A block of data
··········

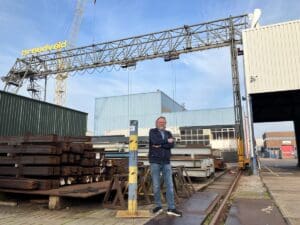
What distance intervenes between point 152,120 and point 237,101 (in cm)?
2786

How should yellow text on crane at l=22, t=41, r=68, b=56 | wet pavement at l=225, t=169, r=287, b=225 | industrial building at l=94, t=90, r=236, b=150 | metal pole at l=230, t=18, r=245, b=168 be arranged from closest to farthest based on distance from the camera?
→ wet pavement at l=225, t=169, r=287, b=225
metal pole at l=230, t=18, r=245, b=168
yellow text on crane at l=22, t=41, r=68, b=56
industrial building at l=94, t=90, r=236, b=150

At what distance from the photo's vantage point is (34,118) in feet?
47.3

··········

Given request
Set down every line of the records above verbatim, leaving out the pictures.

Reply
What distance intervenes between point 152,120 and point 237,101 (in cm)?
2786

How should yellow text on crane at l=22, t=41, r=68, b=56 | wet pavement at l=225, t=169, r=287, b=225 | industrial building at l=94, t=90, r=236, b=150 | metal pole at l=230, t=18, r=245, b=168 be arranged from closest to farthest based on distance from the camera?
→ wet pavement at l=225, t=169, r=287, b=225
metal pole at l=230, t=18, r=245, b=168
yellow text on crane at l=22, t=41, r=68, b=56
industrial building at l=94, t=90, r=236, b=150

At what distance from the photo's vantage point is (34,118) in feet?
47.3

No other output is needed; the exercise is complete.